Schools should embrace this as a teachable moment. It’s a chance to encourage students to make decisions based on logical reasoning, which includes the ability to put something like this rating system into context—encouraging them to understand their individual needs and to weigh their options accordingly.

A dose of reality

Some critics feel that quantifying education can’t or shouldn’t be done. But why? We use data to measure almost everything, and complex industries such as business, finance, and our economy are all run by data-driven models and ratings systems. The argument that higher education is too complicated and difficult to quantify is a flimsy attempt to avoid the inevitable. Will the rating system be perfect? No, but fear that the system will not be perfect should not prohibit progress and efforts to improve the existing system.

The magnitude of the student debt crisis has eroded the mentality that student debt is a niche problem and reminded us of the larger context student debt plays in our economy and society. Improving college affordability is an economic imperative, and the solution requires us to try new things and be willing to cut the fat.

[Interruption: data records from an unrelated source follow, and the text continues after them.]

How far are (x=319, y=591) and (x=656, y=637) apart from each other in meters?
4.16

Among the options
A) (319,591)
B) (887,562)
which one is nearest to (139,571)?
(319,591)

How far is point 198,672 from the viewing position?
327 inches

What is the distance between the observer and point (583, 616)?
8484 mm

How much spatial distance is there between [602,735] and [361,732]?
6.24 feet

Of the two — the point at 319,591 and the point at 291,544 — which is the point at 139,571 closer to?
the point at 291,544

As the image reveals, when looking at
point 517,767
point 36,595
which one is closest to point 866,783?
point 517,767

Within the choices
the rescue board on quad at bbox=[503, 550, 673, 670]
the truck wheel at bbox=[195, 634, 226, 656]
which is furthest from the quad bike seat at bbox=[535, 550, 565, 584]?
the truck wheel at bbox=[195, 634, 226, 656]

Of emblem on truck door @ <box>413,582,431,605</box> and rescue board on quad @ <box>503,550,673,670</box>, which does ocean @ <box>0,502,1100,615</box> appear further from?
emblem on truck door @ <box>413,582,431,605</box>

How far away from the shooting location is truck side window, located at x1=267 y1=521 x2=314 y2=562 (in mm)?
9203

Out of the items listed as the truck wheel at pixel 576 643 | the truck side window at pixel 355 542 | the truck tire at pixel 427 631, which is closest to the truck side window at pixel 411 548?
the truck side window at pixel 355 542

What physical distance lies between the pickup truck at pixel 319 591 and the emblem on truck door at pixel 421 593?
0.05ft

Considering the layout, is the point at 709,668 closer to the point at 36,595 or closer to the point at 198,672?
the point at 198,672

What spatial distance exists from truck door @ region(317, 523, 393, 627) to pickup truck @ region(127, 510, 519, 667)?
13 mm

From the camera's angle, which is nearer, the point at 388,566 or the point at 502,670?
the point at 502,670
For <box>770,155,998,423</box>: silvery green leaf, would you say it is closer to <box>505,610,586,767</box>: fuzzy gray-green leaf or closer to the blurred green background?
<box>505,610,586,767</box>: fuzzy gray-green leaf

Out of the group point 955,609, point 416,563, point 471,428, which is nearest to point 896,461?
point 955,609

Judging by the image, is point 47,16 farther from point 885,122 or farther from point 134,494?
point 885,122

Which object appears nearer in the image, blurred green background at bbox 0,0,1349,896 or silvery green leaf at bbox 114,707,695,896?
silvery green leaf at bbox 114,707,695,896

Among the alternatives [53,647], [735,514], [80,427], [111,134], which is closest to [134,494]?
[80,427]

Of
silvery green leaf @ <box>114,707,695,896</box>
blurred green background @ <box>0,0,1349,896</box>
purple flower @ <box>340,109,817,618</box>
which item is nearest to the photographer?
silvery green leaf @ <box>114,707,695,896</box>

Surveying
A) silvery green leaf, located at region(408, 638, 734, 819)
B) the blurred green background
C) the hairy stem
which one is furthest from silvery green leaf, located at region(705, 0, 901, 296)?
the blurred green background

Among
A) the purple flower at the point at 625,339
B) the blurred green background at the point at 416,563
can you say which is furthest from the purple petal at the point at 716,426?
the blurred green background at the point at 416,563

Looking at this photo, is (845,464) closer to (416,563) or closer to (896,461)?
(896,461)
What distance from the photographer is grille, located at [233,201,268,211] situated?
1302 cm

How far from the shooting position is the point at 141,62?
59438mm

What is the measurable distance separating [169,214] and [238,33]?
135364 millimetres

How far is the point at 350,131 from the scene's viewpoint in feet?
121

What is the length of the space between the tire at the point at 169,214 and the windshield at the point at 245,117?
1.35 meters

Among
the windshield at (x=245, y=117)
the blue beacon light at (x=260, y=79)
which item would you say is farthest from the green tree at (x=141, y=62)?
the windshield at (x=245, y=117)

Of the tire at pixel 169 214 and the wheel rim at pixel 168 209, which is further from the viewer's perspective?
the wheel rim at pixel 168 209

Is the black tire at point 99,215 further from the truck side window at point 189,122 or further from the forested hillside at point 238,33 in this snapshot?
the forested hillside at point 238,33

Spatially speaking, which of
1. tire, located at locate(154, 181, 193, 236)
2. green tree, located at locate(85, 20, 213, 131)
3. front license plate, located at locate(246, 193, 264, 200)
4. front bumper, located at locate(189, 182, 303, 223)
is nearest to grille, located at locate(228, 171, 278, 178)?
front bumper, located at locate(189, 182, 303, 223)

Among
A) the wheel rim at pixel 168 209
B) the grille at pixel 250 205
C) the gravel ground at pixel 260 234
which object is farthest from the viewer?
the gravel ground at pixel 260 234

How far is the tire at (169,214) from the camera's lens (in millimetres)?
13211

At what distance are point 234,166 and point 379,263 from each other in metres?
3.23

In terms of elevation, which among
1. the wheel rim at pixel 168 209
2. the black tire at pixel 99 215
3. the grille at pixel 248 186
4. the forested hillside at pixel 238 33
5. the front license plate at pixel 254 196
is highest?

Change is never easy, especially for an industry steeped in tradition, and higher education is feeling the pangs of disruption. The rating system may reveal hard truths, but we have to be willing to accept those truths and then decide how we want to deal with them. The debate over the unfair role that socio-economic status plays in admission, dropout rates and graduate’s pay is valid, but the discussion of those issues and solutions to those problems are not necessarily the same as the issue at hand.

Taking it one step further

The rating system will help students make better decisions about which school to attend, but what about their next economically important decision: which major to declare? Tuition costs the same regardless of major, but earning potential varies greatly. Our income prediction model shows that 10 years after graduating, a computer science major will likely be earning $126,000, but an english major will only be earning $70,000. That’s a 55% wage gap. If we really wanted to inform students about the value of their degree, then we should print the average salary for each major in each university’s course catalogue. Would it decrease the number of art history majors? Probably, but even successful art history majors question the value of their degree.

While you may want to think twice before declaring art history as your major, you should definitely take courses in arts and humanities as they play an important role in maintaining a well-rounded and intellectually curious society capable of solving the world’s most challenging problems. As MIT professor Deborah K Fitzgerald wrote in an op-ed for The Boston Globe, “The world’s problems are never tidily confined to the laboratory or spreadsheet. From climate change to poverty to disease, the challenges of our age are unwaveringly human in nature and scale, and engineering and science issues are always embedded in broader human realities.” The United States can regain dominance in education by perfecting the balance between teaching technical training while fostering student’s soft skills and imagination.

Having the data, the transparency to pick a school and a major that will likely lead to a job where one can flex his creative thinking in meetings and have the luxury of pursuing the arts in his free time — now that sounds like a good deal.